The truth is this move didn't make baseball sense. It was a desperation move made by a team driven by media pressure to compete with the Yankees and Phillies even though they are not in any shape baseball-wise to do so.  And the Mets thinking apparently is that if you can't compete with those teams on the field, they'll at least throw their fans a bone by signing an expensive big name free agent, even if he doesn't fit the mold of what the Mets truly need.
That's the big truth -- Bay doesn't make the Mets much better. Maybe not even marginally better and he's totally irrelevant if the big bats on the team -- Jose Reyes, David Wright and Carlos Beltran -- don't bounce back big after the ugliness last season.
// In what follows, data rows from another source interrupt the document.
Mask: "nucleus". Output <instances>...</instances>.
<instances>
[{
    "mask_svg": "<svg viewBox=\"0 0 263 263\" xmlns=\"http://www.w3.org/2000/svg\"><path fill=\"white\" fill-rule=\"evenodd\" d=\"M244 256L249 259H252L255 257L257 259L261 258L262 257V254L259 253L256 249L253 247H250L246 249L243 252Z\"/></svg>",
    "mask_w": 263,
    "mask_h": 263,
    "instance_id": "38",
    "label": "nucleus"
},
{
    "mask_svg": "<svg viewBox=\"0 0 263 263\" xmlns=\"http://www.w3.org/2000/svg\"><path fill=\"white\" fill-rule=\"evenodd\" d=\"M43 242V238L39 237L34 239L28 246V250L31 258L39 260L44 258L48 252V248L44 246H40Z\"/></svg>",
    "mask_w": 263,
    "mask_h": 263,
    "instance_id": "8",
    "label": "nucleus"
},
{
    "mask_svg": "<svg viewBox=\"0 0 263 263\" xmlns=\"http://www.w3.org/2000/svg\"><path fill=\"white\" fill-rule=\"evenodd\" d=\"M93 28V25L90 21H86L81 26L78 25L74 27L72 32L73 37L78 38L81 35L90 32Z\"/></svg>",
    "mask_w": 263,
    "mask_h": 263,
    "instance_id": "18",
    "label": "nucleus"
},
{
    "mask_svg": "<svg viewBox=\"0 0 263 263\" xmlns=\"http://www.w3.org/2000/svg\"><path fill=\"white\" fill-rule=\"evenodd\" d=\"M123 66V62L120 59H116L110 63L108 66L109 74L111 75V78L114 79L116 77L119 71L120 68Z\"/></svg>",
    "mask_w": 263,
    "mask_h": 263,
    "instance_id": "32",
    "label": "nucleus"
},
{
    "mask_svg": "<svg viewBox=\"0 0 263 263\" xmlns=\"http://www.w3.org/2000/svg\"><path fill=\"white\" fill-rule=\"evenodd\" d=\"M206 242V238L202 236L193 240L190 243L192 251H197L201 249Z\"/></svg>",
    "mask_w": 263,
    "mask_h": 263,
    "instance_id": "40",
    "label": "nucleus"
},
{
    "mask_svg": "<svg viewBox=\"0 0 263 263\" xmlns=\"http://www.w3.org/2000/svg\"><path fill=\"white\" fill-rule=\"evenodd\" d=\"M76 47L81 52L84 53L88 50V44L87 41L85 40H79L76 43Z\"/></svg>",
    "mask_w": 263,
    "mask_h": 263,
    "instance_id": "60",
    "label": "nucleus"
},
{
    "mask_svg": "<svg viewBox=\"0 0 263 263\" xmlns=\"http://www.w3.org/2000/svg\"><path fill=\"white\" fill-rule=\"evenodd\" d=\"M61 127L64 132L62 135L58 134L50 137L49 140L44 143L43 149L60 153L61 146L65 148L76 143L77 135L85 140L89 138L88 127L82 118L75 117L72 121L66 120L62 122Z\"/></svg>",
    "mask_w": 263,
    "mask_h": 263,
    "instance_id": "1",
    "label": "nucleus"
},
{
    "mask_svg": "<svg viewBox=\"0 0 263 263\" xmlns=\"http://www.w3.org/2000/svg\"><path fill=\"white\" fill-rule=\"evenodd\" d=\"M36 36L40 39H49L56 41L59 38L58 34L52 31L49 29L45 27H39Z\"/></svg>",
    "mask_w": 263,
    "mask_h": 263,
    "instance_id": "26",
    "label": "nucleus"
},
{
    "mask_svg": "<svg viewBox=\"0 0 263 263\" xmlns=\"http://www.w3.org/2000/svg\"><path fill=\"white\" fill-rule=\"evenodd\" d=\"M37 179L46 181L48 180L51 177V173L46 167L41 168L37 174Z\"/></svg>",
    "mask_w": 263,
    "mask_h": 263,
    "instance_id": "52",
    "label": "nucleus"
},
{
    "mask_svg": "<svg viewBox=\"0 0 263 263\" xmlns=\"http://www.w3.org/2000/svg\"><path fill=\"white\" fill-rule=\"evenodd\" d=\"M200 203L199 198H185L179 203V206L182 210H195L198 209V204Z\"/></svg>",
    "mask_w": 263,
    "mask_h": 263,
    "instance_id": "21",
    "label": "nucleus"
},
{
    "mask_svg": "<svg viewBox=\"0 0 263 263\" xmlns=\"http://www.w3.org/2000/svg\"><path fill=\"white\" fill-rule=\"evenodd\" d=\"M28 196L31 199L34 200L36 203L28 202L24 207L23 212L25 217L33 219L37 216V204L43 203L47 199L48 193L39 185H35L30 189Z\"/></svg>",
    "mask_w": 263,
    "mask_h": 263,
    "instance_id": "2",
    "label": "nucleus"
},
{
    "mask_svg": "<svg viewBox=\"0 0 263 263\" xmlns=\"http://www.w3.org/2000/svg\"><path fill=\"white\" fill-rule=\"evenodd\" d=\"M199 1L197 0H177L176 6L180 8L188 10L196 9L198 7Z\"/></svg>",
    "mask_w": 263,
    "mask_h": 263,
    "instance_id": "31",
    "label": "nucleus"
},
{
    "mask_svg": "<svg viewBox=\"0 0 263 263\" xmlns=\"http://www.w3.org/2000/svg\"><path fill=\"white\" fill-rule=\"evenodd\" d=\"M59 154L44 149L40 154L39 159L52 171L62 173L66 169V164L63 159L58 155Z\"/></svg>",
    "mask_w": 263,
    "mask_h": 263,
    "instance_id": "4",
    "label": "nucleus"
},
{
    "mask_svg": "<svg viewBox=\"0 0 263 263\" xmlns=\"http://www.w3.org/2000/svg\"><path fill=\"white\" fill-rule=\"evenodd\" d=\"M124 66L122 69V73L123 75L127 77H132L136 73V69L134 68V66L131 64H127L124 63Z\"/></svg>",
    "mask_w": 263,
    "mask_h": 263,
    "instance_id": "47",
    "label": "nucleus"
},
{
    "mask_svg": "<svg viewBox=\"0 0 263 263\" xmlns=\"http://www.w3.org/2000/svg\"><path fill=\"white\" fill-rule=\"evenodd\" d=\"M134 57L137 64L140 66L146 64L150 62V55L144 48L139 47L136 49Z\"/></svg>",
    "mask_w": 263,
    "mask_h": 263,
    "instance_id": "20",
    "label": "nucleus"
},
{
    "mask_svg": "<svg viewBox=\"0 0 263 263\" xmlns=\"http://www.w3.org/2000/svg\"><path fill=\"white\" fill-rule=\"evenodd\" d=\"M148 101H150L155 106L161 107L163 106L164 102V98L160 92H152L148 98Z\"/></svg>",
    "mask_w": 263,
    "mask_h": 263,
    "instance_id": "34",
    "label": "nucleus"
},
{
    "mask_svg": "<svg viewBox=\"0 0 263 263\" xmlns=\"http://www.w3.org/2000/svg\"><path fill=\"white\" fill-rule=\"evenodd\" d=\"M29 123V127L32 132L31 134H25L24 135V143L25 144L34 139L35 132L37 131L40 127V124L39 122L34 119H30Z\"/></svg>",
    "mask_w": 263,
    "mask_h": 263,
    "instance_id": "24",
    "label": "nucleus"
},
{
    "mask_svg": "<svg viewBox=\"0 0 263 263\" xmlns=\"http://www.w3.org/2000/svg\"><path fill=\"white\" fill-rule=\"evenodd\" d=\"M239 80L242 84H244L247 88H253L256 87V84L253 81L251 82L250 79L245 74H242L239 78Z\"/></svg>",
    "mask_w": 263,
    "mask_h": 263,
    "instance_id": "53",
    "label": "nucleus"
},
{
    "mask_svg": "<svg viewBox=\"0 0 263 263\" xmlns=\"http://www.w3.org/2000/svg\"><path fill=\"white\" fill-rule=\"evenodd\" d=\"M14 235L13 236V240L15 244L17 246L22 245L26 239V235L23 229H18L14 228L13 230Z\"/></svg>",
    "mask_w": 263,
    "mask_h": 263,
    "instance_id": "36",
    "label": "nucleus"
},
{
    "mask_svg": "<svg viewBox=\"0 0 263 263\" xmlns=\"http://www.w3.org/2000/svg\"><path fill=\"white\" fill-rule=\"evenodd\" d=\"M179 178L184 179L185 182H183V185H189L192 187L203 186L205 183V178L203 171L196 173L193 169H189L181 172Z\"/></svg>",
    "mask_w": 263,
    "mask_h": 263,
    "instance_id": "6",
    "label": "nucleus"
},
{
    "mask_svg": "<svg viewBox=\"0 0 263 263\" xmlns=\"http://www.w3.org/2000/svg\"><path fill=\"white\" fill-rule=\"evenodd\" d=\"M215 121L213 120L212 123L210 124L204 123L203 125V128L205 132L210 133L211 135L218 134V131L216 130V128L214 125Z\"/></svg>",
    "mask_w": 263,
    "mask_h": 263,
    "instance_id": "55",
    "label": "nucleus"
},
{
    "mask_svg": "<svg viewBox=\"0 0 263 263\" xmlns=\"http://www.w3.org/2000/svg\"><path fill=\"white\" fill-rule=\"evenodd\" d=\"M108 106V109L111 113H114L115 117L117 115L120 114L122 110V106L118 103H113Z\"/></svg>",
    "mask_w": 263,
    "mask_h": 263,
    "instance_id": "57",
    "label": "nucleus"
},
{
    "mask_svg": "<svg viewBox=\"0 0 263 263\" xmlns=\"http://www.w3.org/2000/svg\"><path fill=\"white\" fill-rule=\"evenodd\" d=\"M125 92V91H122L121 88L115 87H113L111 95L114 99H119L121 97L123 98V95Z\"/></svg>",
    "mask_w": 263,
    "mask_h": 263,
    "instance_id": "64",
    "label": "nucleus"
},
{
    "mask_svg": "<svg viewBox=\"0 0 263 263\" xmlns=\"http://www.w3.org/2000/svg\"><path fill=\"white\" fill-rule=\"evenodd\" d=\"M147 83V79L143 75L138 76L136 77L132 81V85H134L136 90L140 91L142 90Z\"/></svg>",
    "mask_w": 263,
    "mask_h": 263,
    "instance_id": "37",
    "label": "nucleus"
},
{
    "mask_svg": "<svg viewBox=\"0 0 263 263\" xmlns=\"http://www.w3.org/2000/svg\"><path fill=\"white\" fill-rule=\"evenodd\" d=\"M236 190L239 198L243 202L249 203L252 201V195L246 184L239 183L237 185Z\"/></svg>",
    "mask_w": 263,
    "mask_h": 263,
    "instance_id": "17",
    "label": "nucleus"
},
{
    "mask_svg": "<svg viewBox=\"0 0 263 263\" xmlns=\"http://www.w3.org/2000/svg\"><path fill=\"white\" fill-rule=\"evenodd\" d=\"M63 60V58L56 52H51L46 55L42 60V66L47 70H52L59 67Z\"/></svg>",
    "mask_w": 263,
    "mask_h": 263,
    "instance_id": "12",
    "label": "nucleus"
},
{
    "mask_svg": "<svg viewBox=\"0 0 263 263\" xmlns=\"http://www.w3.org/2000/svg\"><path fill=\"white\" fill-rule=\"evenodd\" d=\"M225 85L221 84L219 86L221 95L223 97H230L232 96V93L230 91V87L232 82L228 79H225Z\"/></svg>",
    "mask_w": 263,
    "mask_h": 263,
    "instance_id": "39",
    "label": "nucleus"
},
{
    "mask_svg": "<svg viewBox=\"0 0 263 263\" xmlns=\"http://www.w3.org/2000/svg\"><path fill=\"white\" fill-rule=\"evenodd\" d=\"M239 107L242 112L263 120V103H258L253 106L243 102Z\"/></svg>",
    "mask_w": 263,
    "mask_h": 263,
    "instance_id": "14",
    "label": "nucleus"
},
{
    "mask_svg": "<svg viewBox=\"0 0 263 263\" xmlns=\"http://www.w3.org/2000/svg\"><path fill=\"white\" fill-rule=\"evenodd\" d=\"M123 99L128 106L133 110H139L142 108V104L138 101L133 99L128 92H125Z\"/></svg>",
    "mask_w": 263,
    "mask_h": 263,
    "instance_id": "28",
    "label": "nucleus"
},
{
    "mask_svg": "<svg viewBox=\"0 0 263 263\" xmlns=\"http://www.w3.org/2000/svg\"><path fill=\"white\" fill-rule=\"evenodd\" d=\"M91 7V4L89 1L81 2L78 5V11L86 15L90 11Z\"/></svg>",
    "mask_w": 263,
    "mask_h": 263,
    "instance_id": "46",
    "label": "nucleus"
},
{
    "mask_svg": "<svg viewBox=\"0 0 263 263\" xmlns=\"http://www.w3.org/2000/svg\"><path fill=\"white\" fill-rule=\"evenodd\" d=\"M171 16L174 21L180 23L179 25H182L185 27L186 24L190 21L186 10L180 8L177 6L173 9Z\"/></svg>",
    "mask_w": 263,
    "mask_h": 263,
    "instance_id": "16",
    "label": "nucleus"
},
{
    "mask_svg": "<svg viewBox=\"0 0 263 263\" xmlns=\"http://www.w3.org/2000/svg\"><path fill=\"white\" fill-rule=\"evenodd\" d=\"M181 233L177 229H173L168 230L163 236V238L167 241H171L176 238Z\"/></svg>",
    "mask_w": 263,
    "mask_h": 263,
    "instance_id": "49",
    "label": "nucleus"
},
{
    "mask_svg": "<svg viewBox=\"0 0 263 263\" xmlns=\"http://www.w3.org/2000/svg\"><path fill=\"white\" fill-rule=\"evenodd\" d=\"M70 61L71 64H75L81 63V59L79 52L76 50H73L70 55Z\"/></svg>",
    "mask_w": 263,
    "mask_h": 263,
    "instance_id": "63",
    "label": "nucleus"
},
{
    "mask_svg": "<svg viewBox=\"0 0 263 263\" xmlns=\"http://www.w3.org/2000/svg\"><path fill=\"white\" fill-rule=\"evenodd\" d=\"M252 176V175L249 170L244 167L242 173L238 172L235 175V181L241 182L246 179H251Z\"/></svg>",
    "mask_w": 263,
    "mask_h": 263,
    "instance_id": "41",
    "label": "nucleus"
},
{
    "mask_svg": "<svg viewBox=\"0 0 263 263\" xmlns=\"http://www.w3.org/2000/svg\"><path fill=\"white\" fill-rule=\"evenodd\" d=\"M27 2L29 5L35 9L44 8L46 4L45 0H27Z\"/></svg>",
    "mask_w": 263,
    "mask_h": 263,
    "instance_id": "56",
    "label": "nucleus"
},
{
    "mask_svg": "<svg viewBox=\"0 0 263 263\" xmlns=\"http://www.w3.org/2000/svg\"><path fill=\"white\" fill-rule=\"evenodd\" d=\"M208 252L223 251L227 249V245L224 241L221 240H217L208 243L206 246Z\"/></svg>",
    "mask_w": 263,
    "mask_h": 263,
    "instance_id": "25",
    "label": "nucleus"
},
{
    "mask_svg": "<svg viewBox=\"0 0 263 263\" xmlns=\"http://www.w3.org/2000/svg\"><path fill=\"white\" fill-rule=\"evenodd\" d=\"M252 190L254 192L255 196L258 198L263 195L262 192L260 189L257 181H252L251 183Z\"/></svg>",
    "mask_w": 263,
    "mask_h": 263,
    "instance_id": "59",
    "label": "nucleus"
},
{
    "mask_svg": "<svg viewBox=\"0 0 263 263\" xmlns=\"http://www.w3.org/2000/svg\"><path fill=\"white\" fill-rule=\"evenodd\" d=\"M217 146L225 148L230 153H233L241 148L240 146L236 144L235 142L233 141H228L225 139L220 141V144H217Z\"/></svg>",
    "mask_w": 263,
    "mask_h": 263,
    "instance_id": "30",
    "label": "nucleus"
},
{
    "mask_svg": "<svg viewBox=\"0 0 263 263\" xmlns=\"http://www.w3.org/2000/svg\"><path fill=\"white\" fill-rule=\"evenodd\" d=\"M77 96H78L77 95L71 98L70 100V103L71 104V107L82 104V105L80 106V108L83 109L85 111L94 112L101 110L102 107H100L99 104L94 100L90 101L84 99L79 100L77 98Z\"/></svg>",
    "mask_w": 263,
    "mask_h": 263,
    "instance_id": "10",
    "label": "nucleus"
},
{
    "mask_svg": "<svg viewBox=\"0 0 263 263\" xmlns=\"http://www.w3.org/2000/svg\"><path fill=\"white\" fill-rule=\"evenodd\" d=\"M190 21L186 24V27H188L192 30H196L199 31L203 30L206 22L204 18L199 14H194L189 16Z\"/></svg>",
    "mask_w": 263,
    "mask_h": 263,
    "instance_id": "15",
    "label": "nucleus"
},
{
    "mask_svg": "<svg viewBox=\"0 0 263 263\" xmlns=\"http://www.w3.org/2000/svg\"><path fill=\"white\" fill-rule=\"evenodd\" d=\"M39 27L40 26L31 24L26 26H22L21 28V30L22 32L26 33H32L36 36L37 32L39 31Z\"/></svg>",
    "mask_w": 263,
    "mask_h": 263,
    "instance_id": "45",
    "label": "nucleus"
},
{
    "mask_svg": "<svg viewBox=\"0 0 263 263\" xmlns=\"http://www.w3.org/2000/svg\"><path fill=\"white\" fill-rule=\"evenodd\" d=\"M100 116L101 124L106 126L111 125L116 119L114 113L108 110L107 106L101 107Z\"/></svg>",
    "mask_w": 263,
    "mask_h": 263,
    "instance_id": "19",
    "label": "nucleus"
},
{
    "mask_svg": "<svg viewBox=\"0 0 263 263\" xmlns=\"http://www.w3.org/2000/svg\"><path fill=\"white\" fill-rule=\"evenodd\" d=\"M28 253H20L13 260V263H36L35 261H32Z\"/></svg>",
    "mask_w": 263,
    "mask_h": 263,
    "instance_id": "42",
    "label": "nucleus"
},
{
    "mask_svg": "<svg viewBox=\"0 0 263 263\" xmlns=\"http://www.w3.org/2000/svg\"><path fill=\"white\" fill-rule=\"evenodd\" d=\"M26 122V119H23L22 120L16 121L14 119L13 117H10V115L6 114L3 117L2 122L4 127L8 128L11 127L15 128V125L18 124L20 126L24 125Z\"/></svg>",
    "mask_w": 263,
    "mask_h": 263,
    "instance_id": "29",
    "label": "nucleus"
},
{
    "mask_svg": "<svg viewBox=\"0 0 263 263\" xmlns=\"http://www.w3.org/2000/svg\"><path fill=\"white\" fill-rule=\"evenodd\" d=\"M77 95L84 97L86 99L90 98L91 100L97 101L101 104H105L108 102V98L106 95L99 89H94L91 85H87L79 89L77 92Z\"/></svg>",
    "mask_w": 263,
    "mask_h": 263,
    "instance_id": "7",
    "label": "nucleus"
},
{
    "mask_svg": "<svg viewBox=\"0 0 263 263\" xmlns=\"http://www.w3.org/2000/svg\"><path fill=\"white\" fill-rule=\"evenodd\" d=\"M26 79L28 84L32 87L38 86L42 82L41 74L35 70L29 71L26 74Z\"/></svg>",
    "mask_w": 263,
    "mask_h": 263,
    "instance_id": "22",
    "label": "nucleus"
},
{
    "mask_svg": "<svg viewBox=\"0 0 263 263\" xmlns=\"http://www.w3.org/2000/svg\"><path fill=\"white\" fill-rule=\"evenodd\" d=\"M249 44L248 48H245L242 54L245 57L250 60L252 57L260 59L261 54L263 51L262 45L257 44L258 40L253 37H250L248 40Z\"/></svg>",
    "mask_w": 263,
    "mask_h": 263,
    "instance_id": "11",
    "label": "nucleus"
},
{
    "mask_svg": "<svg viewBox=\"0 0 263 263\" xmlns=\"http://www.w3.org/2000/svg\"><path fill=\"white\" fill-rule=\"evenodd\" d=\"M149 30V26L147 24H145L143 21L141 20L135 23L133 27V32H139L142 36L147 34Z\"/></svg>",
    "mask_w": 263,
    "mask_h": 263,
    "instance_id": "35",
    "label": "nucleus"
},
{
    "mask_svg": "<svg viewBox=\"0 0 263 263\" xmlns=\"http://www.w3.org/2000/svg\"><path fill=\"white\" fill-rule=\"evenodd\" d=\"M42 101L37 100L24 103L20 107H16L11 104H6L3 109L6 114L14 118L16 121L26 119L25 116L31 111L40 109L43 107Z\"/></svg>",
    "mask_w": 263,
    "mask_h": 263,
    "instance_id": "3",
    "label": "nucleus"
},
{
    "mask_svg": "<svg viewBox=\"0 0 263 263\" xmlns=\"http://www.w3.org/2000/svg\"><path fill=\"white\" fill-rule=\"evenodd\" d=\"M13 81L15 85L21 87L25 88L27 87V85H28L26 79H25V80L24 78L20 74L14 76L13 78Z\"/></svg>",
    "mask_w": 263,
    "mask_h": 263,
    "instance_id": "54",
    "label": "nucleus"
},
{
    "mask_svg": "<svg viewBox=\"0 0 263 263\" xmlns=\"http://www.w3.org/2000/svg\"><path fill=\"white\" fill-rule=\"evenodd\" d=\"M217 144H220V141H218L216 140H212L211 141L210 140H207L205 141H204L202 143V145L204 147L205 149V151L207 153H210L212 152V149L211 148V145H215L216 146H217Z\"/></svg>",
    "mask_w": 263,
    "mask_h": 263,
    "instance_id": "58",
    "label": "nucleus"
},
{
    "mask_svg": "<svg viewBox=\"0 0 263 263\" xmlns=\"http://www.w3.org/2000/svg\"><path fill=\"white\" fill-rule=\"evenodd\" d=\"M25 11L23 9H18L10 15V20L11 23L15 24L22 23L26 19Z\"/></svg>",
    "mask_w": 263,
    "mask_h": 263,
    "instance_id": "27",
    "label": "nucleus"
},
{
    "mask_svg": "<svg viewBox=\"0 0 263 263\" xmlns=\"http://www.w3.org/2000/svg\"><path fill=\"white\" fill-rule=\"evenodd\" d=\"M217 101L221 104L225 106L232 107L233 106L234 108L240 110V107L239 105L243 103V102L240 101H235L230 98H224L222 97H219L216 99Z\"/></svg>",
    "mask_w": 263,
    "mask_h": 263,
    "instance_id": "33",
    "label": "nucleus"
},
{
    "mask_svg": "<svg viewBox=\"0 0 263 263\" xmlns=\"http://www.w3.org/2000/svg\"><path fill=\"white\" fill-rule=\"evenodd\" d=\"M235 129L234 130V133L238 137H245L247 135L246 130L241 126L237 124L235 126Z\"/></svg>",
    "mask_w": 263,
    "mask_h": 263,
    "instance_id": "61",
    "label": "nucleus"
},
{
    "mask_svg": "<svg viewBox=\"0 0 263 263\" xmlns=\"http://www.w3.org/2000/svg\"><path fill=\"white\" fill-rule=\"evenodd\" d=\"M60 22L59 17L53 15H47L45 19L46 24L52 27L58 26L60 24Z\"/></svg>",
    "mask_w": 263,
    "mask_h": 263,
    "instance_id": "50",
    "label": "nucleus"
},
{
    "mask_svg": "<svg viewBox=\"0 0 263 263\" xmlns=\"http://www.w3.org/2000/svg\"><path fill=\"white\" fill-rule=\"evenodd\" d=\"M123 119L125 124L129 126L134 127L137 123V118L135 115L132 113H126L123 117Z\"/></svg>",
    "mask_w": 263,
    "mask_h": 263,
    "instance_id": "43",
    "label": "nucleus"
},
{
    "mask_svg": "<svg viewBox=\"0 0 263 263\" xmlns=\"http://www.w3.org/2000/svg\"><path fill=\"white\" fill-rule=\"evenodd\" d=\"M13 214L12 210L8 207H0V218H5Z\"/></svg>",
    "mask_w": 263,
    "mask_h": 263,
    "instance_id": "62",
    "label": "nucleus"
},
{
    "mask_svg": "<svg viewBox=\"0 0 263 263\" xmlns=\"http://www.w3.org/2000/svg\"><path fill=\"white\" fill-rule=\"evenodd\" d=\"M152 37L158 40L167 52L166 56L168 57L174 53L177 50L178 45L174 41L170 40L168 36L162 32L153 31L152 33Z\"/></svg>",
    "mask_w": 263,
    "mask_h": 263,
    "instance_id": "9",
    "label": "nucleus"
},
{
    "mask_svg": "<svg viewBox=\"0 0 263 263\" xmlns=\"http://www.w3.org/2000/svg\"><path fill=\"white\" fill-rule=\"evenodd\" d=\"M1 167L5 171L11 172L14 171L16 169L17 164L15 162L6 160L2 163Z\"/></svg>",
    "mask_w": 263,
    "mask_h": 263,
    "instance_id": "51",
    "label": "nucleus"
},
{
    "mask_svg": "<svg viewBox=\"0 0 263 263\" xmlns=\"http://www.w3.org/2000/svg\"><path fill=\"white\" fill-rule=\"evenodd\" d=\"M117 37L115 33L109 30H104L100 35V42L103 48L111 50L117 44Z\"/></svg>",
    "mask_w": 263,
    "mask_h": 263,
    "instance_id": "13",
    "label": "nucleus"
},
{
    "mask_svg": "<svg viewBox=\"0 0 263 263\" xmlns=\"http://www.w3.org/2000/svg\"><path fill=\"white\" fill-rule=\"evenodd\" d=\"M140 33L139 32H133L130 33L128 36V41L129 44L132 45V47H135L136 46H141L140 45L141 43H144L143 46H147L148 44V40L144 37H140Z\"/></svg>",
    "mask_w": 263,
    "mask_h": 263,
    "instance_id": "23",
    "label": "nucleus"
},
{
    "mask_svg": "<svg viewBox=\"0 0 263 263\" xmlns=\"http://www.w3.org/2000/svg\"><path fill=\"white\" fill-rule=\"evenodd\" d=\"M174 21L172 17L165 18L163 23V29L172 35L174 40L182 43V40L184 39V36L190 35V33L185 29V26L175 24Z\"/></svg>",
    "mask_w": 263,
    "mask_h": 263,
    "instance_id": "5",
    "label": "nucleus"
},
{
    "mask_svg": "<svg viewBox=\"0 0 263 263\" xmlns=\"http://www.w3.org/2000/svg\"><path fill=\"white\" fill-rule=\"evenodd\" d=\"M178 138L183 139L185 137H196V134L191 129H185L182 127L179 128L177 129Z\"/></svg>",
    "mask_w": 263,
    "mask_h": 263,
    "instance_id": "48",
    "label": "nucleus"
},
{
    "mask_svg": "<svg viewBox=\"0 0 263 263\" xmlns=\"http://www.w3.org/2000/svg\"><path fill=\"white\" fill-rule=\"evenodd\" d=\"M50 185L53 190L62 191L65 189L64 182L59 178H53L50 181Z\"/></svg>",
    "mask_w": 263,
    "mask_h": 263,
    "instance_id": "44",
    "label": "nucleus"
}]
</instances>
Perhaps even worse than that, Bay doesn't add to the core this team is built around. The best fans can hope for is that he won't just be another expensive albatross a year or two into his contract.
Diamondbacks Trade Worst Move of Offseason
By Daniel Paulling
It's difficult to spin this trade positively for the Diamondbacks. They dealt Max Scherzer, a developing starting pitcher with more strikeouts than innings pitched in his Major League career, and Daniel Schlereth, who could be a decent relief pitcher in the future, for two pitchers of questionable upside.
Edwin Jackson is the centerpiece of this deal for the Diamondbacks. He looked superb last season, earning his first All-Star berth and making good on the promise he showed as a top-rated prospect coming through the Dodgers farm system. However, Jackson stumbled greatly down the stretch and finished with a 3.62 ERA with the Tigers.
He is going to a weaker league, but the Diamondbacks would be foolish to expect him to out produce Scherzer's 2009 season (9-11, 4.12 ERA, 1.34 WHIP, nearly 3:1 K:BB ratio).
The Diamondbacks also acquired Ian Kennedy, a former Yankee who wasn't given much of an opportunity to stick with the Major League club. (To be fair, the Yankees can't give their young prospects much time to develop at the Major League level. Kennedy didn't produce, so he had to be sent down quickly.) There is some hype bubbling around Kennedy in that he has worked on his two-seam fastball in the Arizona Fall League, which could greatly improve his chances for success in 2010. I wouldn't buy too much into it.
The Diamondbacks made themselves noticeably weaker in this trade. They replaced Scherzer with an older pitcher who costs more and has less upside, while exchanging Schlereth for a starting pitcher who may or may not become a No. 5 pitcher in the future.
Seems like a lose-lose proposition to me.